接前一篇文章: QEMU源码全解析 —— 内存虚拟化(4)
本文内容参考:
《 QEMU /KVM源码解析与应用》 —— 李强,机械工业出版社
浅谈QEMU Memory Region 与 Address Space
特此致谢!
距离上一篇文章( QEMU源码全解析 —— 内存虚拟化(4)_qemu 内存-CSDN博客 )的发表已经过去了半年多快一年了,并非笔者懈怠了,更不是对虚拟化没兴趣了,而是这半年太忙了。4月份入职新公司后一上来就“跑步前进”,再加上有其它“课题”需要研究,因此一直没有继续这一部分了,真的感觉很对不起虚拟化。不过忙碌的日子终于过去了,可以至少有一部分时间和精力回到这一块,继续向前进行探索和研究。
一上来先得“圆扣”,找到上一回讲到哪了。上一回或者说前几回解析了内存虚拟化的基础数据结构,基础有了,接下来该开始讲解具体代码了。
2. QEMU虚拟机内存初始化
内存作为虚拟机的基础部分,其初始化也是在pc_init1函数中进行的。为了便于理解和回顾,这里再次贴出pc_init1函数源码,在hw/i386/pc_piix.c中,如下:
/* PC hardware initialisation */
static void pc_init1(MachineState *machine,
const char *host_type, const char *pci_type)
{
PCMachineState *pcms = PC_MACHINE(machine);
PCMachineClass *pcmc = PC_MACHINE_GET_CLASS(pcms);
X86MachineState *x86ms = X86_MACHINE(machine);
MemoryRegion *system_memory = get_system_memory();
MemoryRegion *system_io = get_system_io();
PCIBus *pci_bus = NULL;
ISABus *isa_bus;
int piix3_devfn = -1;
qemu_irq smi_irq;
GSIState *gsi_state;
BusState *idebus[MAX_IDE_BUS];
ISADevice *rtc_state;
MemoryRegion *ram_memory;
MemoryRegion *pci_memory = NULL;
MemoryRegion *rom_memory = system_memory;
ram_addr_t lowmem;
uint64_t hole64_size = 0;
/*
* Calculate ram split, for memory below and above 4G. It's a bit
* complicated for backward compatibility reasons ...
*
* - Traditional split is 3.5G (lowmem = 0xe0000000). This is the
* default value for max_ram_below_4g now.
*
* - Then, to gigabyte align the memory, we move the split to 3G
* (lowmem = 0xc0000000). But only in case we have to split in
* the first place, i.e. ram_size is larger than (traditional)
* lowmem. And for new machine types (gigabyte_align = true)

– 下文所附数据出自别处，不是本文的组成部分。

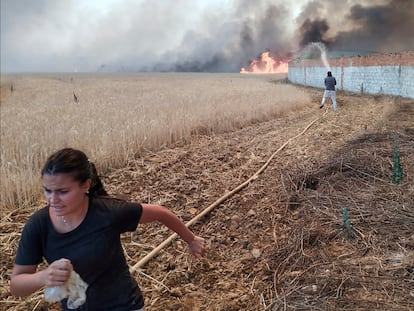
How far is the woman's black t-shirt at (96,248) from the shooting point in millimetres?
1957

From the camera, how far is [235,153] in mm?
8016

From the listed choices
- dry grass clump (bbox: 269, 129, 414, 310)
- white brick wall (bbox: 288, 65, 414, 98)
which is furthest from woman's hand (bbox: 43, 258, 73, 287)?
white brick wall (bbox: 288, 65, 414, 98)

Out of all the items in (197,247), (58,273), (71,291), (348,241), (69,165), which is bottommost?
(348,241)

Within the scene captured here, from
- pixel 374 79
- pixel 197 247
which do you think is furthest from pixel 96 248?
pixel 374 79

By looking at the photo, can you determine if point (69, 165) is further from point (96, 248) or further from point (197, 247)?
point (197, 247)

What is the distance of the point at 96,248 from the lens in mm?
2002

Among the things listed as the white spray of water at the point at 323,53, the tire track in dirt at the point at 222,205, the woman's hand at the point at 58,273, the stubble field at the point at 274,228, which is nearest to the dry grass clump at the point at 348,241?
the stubble field at the point at 274,228

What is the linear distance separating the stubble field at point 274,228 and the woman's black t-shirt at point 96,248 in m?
1.36

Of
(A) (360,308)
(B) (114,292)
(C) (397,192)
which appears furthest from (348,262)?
(B) (114,292)

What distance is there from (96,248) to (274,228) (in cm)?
284

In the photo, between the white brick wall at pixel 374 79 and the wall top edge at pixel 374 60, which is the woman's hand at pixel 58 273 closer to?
the white brick wall at pixel 374 79

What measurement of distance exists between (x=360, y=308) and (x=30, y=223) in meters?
2.16

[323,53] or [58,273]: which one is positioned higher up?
[323,53]

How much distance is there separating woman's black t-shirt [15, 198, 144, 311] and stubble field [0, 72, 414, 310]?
1.36 metres
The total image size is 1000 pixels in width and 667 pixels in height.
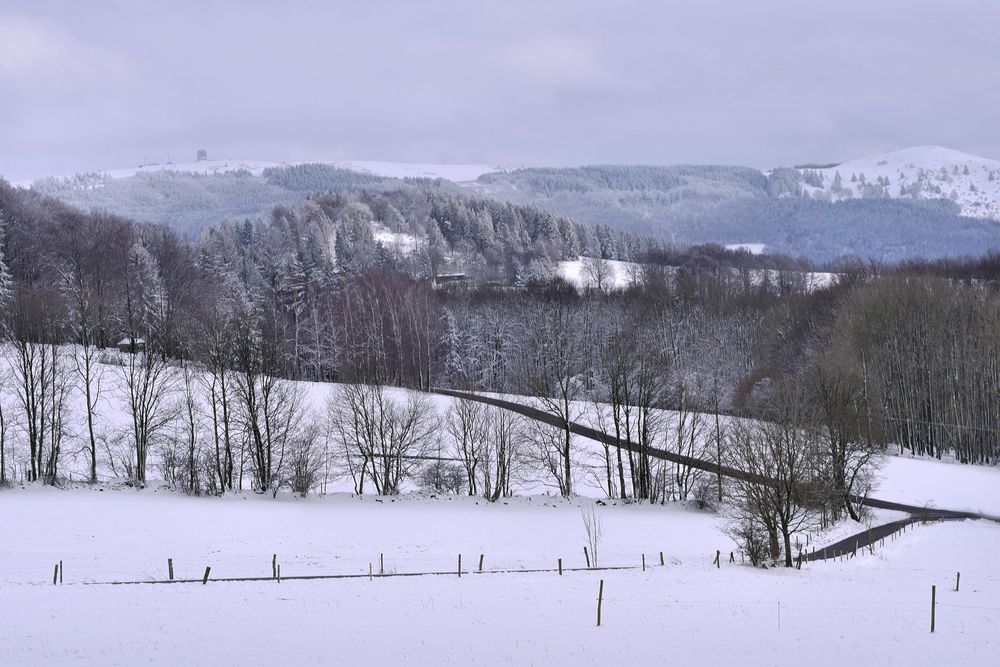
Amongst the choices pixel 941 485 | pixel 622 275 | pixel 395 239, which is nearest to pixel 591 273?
pixel 622 275

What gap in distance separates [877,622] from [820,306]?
282 feet

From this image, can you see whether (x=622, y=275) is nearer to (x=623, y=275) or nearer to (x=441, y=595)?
(x=623, y=275)

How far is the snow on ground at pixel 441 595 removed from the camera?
21359 mm

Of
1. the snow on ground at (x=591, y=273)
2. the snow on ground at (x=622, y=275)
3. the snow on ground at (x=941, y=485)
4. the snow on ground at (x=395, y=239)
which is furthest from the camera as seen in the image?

* only, for live migration compatibility reasons.
*
* - Next the max-ram-below-4g option was added, which allowed to
* reduce lowmem to a smaller value, to allow a larger PCI I/O
* window below 4G. qemu doesn't enforce gigabyte alignment here,
* but prints a warning.
*
* - Finally max-ram-below-4g got updated to also allow raising lowmem,
* so legacy non-PAE guests can get as much memory as possible in
* the 32bit address space below 4G.
*
* - Note that Xen has its own ram setup code in xen_ram_init(),
* called via xen_hvm_init_pc().
*
* Examples:
* qemu -M pc-1.7 -m 4G (old default) -> 3584M low, 512M high
* qemu -M pc -m 4G (new default) -> 3072M low, 1024M high
* qemu -M pc,max-ram-below-4g=2G -m 4G -> 2048M low, 2048M high
* qemu -M pc,max-ram-below-4g=4G -m 3968M -> 3968M low (=4G-128M)
*/
if (xen_enabled()) {
xen_hvm_init_pc(pcms, &ram_memory);
} else {
ram_memory = machine->ram;
if (!pcms->max_ram_below_4g) {
pcms->max_ram_below_4g = 0xe0000000; /* default: 3.5G */
}
lowmem = pcms->max_ram_below_4g;
if (machine->ram_size >= pcms->max_ram_below_4g) {
if (pcmc->gigabyte_align) {
if (lowmem > 0xc0000000) {
lowmem = 0xc0000000;
}
if (lowmem & (1 * GiB - 1)) {
warn_report("Large machine and max_ram_below_4g "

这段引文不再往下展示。